_Reading text_

►

Fashion

Barcelona Fashion Week Can Be Summed Up In Three Words…

Crazy. Sexy. Cool.

Everything was beautiful at the 21st edition of 080 Barcelona Fashion. (Editor's note: The Catalan capital doesn't have an official fashion week, which is kind of confusing, because 080 Barcelona Fashion, named after the city's postal code, feels very much like a fashion week, though it only lasted for four days.) Anyway, back to the beauty. Let's start with the venue where a total of 32 designers and fashion brands held their shows: the historic Sant Pau Art Nouveau Site. It's a dream of a gem for modernista and art nouveau lovers and, as demonstrated at 080 Barcelona Fashion, also for street style photographers and famous-ish-on-Instagram types.

For four days, I'd ascend those majestic steps and take my seat, where, while waiting for the shows to begin, I'd observe the stylish front row attendees. Barcelona menswear trend alert: It's all about fun track pants carefully cuffed to non-subtly showcase cool socks in zany patterns paired with sneakers, usually Nike. To truly fit the hip Barcelona beautiful boy bill, an individual hoop earring is a requirement. (Meanwhile, I was mostly in Forever 21.)

◄

_Material_
►

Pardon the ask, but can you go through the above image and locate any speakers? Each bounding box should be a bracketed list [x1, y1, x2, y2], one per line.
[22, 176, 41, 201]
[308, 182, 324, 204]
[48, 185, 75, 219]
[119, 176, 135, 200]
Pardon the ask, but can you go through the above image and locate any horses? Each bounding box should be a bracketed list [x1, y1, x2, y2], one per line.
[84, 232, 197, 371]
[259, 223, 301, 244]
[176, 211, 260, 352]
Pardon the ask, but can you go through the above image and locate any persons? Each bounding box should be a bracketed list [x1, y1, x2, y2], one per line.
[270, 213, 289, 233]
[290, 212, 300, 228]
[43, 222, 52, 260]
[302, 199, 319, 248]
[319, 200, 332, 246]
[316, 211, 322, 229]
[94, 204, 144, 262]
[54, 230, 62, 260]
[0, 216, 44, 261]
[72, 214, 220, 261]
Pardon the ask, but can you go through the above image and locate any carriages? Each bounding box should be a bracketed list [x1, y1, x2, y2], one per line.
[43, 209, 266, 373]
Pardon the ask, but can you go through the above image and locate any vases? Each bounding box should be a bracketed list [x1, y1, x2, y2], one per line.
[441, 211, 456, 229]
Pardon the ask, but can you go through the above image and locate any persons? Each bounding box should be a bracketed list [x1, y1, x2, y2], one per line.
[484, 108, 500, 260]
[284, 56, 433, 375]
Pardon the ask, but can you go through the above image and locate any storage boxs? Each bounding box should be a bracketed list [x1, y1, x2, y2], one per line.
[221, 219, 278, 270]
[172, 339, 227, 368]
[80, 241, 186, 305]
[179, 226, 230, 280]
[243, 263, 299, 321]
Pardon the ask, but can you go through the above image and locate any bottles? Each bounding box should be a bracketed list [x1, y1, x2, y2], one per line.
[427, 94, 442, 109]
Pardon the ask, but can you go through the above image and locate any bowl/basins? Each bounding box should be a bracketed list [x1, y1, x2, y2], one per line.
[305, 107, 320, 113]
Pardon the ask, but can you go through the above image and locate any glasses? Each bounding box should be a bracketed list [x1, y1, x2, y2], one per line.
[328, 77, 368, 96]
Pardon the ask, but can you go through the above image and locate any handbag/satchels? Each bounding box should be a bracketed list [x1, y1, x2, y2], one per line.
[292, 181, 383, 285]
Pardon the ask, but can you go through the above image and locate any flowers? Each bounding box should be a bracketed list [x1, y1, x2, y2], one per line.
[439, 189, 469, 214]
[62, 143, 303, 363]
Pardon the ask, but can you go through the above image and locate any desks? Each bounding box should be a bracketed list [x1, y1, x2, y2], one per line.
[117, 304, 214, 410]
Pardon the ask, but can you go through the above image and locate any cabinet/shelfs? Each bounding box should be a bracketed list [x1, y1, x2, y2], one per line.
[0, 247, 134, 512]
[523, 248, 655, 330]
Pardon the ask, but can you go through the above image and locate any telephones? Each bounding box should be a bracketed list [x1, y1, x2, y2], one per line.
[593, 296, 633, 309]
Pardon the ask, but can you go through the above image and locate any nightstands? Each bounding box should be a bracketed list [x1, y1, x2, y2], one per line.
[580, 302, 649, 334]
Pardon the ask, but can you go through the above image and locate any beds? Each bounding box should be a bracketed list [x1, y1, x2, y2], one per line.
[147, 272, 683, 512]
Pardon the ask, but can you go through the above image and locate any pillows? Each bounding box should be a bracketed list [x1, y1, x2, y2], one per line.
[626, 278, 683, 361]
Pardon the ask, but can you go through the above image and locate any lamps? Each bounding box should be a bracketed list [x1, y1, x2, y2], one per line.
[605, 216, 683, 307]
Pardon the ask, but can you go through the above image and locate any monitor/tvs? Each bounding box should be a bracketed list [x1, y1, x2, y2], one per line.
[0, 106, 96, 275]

◄

_Required work_
A: Quote the piece on Barcelona Fashion Week in full, word for word.
B: Repeat everything from the start of the listing down to the line containing "[43, 209, 266, 373]", replacing "horses" with "zebras" and leaving the rest unchanged.

_Responses for each task_
A:
Fashion

Barcelona Fashion Week Can Be Summed Up In Three Words…

Crazy. Sexy. Cool.

Everything was beautiful at the 21st edition of 080 Barcelona Fashion. (Editor's note: The Catalan capital doesn't have an official fashion week, which is kind of confusing, because 080 Barcelona Fashion, named after the city's postal code, feels very much like a fashion week, though it only lasted for four days.) Anyway, back to the beauty. Let's start with the venue where a total of 32 designers and fashion brands held their shows: the historic Sant Pau Art Nouveau Site. It's a dream of a gem for modernista and art nouveau lovers and, as demonstrated at 080 Barcelona Fashion, also for street style photographers and famous-ish-on-Instagram types.

For four days, I'd ascend those majestic steps and take my seat, where, while waiting for the shows to begin, I'd observe the stylish front row attendees. Barcelona menswear trend alert: It's all about fun track pants carefully cuffed to non-subtly showcase cool socks in zany patterns paired with sneakers, usually Nike. To truly fit the hip Barcelona beautiful boy bill, an individual hoop earring is a requirement. (Meanwhile, I was mostly in Forever 21.)

B:
Pardon the ask, but can you go through the above image and locate any speakers? Each bounding box should be a bracketed list [x1, y1, x2, y2], one per line.
[22, 176, 41, 201]
[308, 182, 324, 204]
[48, 185, 75, 219]
[119, 176, 135, 200]
Pardon the ask, but can you go through the above image and locate any zebras? Each bounding box should be a bracketed list [x1, y1, x2, y2], one per line.
[84, 232, 197, 371]
[259, 223, 301, 244]
[176, 211, 260, 352]
Pardon the ask, but can you go through the above image and locate any persons? Each bounding box should be a bracketed list [x1, y1, x2, y2], one per line.
[270, 213, 289, 233]
[290, 212, 300, 228]
[43, 222, 52, 260]
[302, 199, 319, 248]
[319, 200, 332, 246]
[316, 211, 322, 229]
[94, 204, 144, 262]
[54, 230, 62, 260]
[0, 216, 44, 261]
[72, 214, 220, 261]
Pardon the ask, but can you go through the above image and locate any carriages? Each bounding box should be a bracketed list [x1, y1, x2, y2], one per line.
[43, 209, 266, 373]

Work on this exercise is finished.